Re: The significance of the LANL preprint server

From: Paul Ginsparg <ginsparg_at_QFWFQ.LANL.GOV>
Date: Thu, 22 Jul 1999 17:01:43 -0600

catching up on some old mail..., always a risk to send e-mail to these lists,
but i'm already so many tens of thousands of e-mail messages behind won't
see any follow-ups for months at earliest...

> Date: Sun, 11 Jul 1999 20:57:22 -0500
> From: "Ransdell, Joseph M." <ransdell_at_DOOR.NET>
> Subject: The significance of the LANL preprint server
> To: SEPTEMBER-FORUM_at_AMSCI-FORUM.AMSCI.ORG
>
> The magazine about academia called "Lingua Franca" has a page in the
> most recent on-line issue listing what it calls "The Tech 20", meaning
> people who seem to be especially significant for some reason or other in
> connection with "the digital revolution" (in the opinion of Jens David
> Ohlin, who apparently composed that page). Paul Ginsparg is among them
> and the blurb on him runs as follows:
> ...
>
> http://www.linguafranca.com/9907/tech20.html

note my only involvement in this was a few min phone call out of the blue where
i emphasized very different points, but we're always subject to the editorial
whims of the people who write these little blurbs, and that one while
slightly skewed was far from the worst...

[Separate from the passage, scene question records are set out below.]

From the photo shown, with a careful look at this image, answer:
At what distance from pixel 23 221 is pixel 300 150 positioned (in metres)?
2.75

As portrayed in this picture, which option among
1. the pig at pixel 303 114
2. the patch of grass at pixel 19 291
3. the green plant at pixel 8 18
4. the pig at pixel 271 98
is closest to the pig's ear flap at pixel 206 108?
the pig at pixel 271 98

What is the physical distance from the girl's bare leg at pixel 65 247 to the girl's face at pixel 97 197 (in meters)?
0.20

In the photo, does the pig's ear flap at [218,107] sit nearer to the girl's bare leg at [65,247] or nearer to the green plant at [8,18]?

[digression: the june nytimes article about biomed a much worse example, there
i spent much time explaining at length to reporter (Robert Pear) why these
developments might actually be positive and *a good thing* for research and
researchers, and perhaps even the american taxpayer; but all was excised in
favor of whining from various status quo parties concerned they might have to
improve the quality of their operations to maintain their slice of the pie...
plenty of subtle editorializing in their choice of subject matter, and in
general science journalists also have done a remarkably poor job, somehow
identifying with and rarely questioning any of the assumptions of the
publishers. other examples of editorializing are the usual attempt to
marginalize the archives as restricted to "high energy physics" (and usually
claiming all of whose practitioners know one another personally...),
ignoring that the high energy physics component is quite a large community
nonetheless now less than a quarter of the incoming flux.
or the usual confused comments from bloom in science (at least marked as
editorial) http://www.sciencemag.org/cgi/content/summary/285/5425/197 ,
funny how they link everything except for providing a link to the
"los alamos server" (and don't manage to get the name correct as "archives",
though the not yet existent but ever-frightening ebiomed is termed "archive").
or all the unchallenged assertions, e.g. the article in Nature, July 8, 1999,
"EMBO backs single electronic repository", with "assertion" by Frank Gannon,
executive director of EMBO (European Molecular Biology Organization):
> An unrefereed site along the lines of the Los Alamos e-print server in
> physics will not work in biology, asserts Gannon.
maybe, maybe not -- i don't know, but seems to me an experimental question,
don't biologists like experiments, what's the harm in finding out?
i.e., who stands to lose?]

> model inspiring the present movement increasingly appears to have little
> or nothing to do with its function as a preprint server even though it
> was nothing but that until recently! But now it seems that it is really
> the overlay functions which put it in the service of the refereed
> journals, plus the addition of various librarial hypertext features that
> counts. Did I have it wrong to start with in thinking the preprint
> server important? I don't think so, and what follows is intended to
> explain why.

while its initial conception was that of a preprint "bulletin board" back
in mid '91, within a month it became an "archive" when the small group of
physicist users involved at the outset opined that it would be more useful
if things remained up indefinitely (instead of the originally envisioned
three months -- that was one of the reasons the papernumbers are keyed by
year/month, so that in nov '91 there would have been an automated `rm 9108*`
had that methodology not already been rethought by sep '91...)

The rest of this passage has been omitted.